As someone who identifies as a poly person, that is someone who practices nonmonogomy, the questions I get asked about my relationship(s) most often are about jealousy. Do I get jealous? Does my boyfriend (primary partner) get jealous? Does my long distance boyfriend (serious but not primary partner) get jealous? Do the people I date get jealous? Am I jealous of the other people the people I date go on dates with? Am I jealous of one of my partner’s wife? Is she jealous of me?
The answer to the questions about me being jealous is in the beginning, yes, but not anymore. The answer to the questions about my partners being jealous is maybe at once yes but not anymore for my partners who have been poly for a bit now. Learning to deal with jealousy is one of the first things poly people must learn to have successful relationships, and the key to coping with it is realizing this one very important fact: jealousy is not a pure emotion. It is fear of losing the relationship, which sprouts from a single or a cocktail of emotions. Feeling insecure, feeling inadequate, fear of abandonment, sadness, coveting, depression, anxiety are examples of a few.

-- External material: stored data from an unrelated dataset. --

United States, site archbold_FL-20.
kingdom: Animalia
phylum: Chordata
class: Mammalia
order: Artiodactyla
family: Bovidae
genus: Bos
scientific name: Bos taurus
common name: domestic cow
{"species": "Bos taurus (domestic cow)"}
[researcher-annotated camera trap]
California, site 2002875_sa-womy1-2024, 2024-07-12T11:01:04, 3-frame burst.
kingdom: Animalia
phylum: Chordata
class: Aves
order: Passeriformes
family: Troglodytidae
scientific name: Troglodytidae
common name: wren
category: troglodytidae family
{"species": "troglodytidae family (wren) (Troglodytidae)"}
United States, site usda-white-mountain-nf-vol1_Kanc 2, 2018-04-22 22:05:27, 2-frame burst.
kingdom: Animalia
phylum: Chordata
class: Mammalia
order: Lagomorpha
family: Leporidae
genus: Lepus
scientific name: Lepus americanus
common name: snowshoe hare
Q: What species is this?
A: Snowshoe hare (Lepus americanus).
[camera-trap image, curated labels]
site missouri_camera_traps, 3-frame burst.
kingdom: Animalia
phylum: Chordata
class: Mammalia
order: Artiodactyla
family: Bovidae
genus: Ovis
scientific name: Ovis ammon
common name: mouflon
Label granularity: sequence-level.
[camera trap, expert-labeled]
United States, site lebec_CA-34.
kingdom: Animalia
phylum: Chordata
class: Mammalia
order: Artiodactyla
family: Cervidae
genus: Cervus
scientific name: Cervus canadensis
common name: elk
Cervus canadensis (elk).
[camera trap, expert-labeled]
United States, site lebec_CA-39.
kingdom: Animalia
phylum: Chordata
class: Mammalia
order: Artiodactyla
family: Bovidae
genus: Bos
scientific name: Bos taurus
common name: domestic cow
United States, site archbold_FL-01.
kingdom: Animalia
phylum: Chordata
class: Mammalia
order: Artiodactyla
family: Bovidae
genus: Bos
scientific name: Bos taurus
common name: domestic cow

Hence, the key to dealing with jealousy in any relationship, whether it is monogamous or polyamorous, is tracking down what emotions are at the core of your jealousy and resolving those. Or at the very least, recognizing that it’s there and you have to work on it. For example, if you realize that at the core of your jealousy is insecurity about your appearance, work on making yourself feel better about it as an individual rather than relying on your partner’s commitment to you as evidence of your own attractiveness. In the end, you’ll be a healthier person on your own making your relationship healthier overall.